■ Task objective:
Reproduce the entries below with every occurrence of "fallen branch" replaced by "dead branch" and everything else unchanged. Omit the pictures from your output.

■ Records provided:

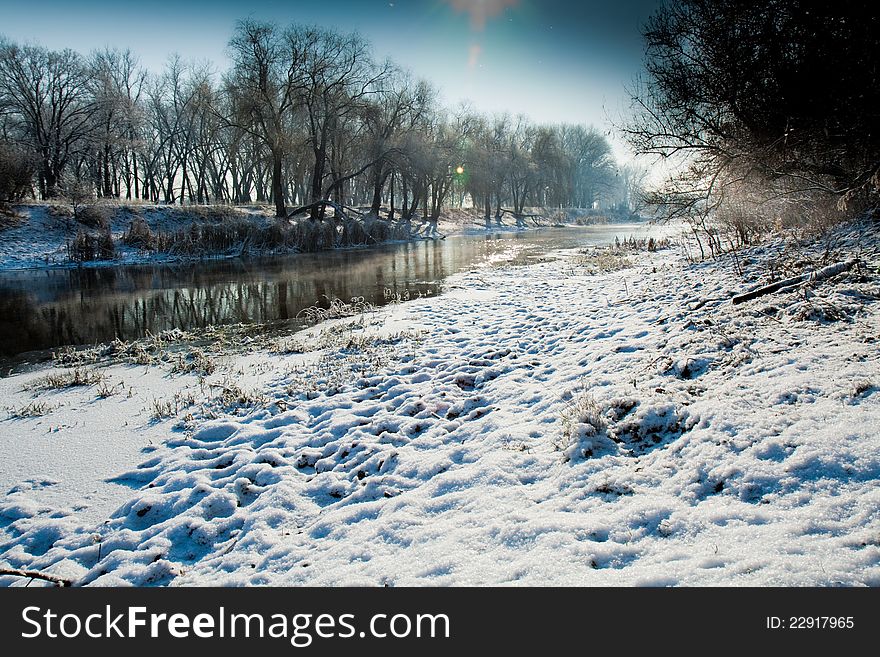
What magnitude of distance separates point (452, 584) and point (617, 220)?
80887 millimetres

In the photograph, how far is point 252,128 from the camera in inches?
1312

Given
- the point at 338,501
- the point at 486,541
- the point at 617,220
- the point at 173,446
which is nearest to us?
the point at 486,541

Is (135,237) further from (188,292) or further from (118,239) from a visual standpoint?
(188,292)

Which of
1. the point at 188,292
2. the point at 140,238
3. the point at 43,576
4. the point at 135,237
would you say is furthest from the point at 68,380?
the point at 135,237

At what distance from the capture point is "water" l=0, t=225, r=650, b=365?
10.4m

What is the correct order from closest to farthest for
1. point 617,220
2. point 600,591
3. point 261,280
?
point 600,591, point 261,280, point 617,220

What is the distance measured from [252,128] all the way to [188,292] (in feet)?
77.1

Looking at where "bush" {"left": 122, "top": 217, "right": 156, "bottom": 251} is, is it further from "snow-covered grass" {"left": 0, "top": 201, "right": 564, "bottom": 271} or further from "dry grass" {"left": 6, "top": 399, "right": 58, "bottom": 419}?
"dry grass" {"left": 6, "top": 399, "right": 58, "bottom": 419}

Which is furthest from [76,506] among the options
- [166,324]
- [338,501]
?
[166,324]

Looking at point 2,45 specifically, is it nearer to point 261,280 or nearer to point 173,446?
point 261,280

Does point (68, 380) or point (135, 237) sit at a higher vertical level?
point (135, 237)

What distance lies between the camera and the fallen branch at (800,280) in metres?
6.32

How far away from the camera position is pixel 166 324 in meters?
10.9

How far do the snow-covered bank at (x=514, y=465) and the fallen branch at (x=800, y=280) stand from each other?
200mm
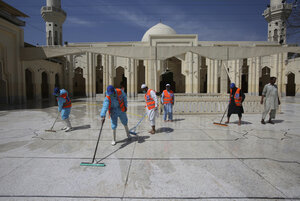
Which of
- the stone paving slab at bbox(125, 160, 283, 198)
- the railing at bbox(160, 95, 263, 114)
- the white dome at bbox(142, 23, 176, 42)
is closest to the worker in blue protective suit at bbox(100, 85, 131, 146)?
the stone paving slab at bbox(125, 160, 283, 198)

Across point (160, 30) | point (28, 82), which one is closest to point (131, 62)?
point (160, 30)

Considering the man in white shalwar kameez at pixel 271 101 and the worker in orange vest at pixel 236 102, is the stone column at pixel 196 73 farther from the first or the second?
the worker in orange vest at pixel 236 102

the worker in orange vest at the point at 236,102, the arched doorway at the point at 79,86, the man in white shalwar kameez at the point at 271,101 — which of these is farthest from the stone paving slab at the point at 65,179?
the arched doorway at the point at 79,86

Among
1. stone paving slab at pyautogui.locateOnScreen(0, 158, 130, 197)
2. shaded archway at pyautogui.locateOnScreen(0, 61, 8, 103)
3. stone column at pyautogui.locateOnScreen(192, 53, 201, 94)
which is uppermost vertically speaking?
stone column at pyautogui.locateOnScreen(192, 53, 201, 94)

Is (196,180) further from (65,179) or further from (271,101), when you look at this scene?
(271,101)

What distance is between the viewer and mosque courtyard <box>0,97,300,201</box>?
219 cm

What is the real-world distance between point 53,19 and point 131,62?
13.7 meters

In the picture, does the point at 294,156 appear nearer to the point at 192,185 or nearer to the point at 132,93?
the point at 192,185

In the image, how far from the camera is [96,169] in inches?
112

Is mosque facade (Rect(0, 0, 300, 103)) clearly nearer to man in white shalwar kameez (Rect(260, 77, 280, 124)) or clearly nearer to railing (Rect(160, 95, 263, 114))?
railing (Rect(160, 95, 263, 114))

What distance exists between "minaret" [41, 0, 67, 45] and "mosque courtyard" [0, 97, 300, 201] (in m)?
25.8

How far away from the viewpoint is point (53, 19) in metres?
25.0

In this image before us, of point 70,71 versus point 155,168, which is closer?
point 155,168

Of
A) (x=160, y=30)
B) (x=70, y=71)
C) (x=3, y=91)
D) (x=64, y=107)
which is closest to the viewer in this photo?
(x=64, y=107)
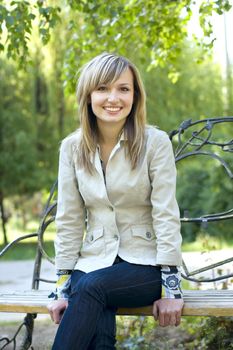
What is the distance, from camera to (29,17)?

■ Completed task:
What magnitude of distance separates point (452, 584) and point (617, 220)?
80887 millimetres

In the photograph, how far is point 252,128 from the camera in inches?
1312

Given
- the point at 338,501
- the point at 486,541
- the point at 617,220
- the point at 173,446
which is nearest to us?
the point at 486,541

Is (135,237) further from (188,292) or further from (118,239) from a visual standpoint?
(188,292)

Which of
1. the point at 188,292
2. the point at 140,238
3. the point at 43,576
4. the point at 135,237
would you say is furthest from the point at 68,380?
the point at 135,237

At what distance from the capture point is "water" l=0, t=225, r=650, b=365?
10.4m

What is the correct order from closest to farthest for
1. point 617,220
2. point 600,591
3. point 261,280
?
point 600,591, point 261,280, point 617,220

What is the distance measured from [252,128] all the way to [188,292] (in feet)?
77.1

Looking at where "bush" {"left": 122, "top": 217, "right": 156, "bottom": 251} is, is it further from "snow-covered grass" {"left": 0, "top": 201, "right": 564, "bottom": 271} or further from "dry grass" {"left": 6, "top": 399, "right": 58, "bottom": 419}?
"dry grass" {"left": 6, "top": 399, "right": 58, "bottom": 419}

Which is furthest from [76,506] among the options
- [166,324]
- [338,501]
?
[166,324]

Looking at point 2,45 specifically, is it nearer to point 261,280 or nearer to point 173,446?
point 261,280

Does point (68, 380) or point (135, 237) sit at a higher vertical level?
point (135, 237)

What distance lies between the camera and the dead branch at (800,280) in metres?
6.32

How far away from the camera position is pixel 166 324 in meters?
10.9

How far do the snow-covered bank at (x=514, y=465) and the dead branch at (x=800, y=280) stand from each other?
200mm
Which of
- the stone paving slab at bbox(125, 160, 283, 198)
- the railing at bbox(160, 95, 263, 114)
- the white dome at bbox(142, 23, 176, 42)
is closest to the worker in blue protective suit at bbox(100, 85, 131, 146)?
the stone paving slab at bbox(125, 160, 283, 198)

Across point (160, 30) | point (28, 82), which one is closest to point (131, 62)?
point (160, 30)

Considering the man in white shalwar kameez at pixel 271 101 and the worker in orange vest at pixel 236 102, is the stone column at pixel 196 73 farther from the first or the second?
the worker in orange vest at pixel 236 102

the worker in orange vest at the point at 236,102, the arched doorway at the point at 79,86, the man in white shalwar kameez at the point at 271,101 — which of these is farthest from the stone paving slab at the point at 65,179?
the arched doorway at the point at 79,86

Among
1. stone paving slab at pyautogui.locateOnScreen(0, 158, 130, 197)
2. shaded archway at pyautogui.locateOnScreen(0, 61, 8, 103)
3. stone column at pyautogui.locateOnScreen(192, 53, 201, 94)
which is uppermost vertically speaking?
stone column at pyautogui.locateOnScreen(192, 53, 201, 94)

Is (196,180) further from (65,179) or further from (271,101), when you look at this scene?
(271,101)

What distance is between the viewer and mosque courtyard <box>0,97,300,201</box>?
219 cm

What is the real-world distance between point 53,19 and point 131,62?
13.7 meters

In the picture, does the point at 294,156 appear nearer to the point at 192,185 or nearer to the point at 132,93?
the point at 192,185

In the image, how far from the camera is [96,169] in inches?
112

Is mosque facade (Rect(0, 0, 300, 103)) clearly nearer to man in white shalwar kameez (Rect(260, 77, 280, 124)) or clearly nearer to railing (Rect(160, 95, 263, 114))?
railing (Rect(160, 95, 263, 114))

What distance exists between "minaret" [41, 0, 67, 45] and "mosque courtyard" [0, 97, 300, 201] (in m)?
25.8

How far away from the viewpoint is point (53, 19) in metres?
25.0

In this image before us, of point 70,71 versus point 155,168, which is closer?
point 155,168

Of
A) (x=160, y=30)
B) (x=70, y=71)
C) (x=3, y=91)
D) (x=64, y=107)
which is closest to the viewer in this photo?
(x=64, y=107)
What is the distance, from camera to (29,17)?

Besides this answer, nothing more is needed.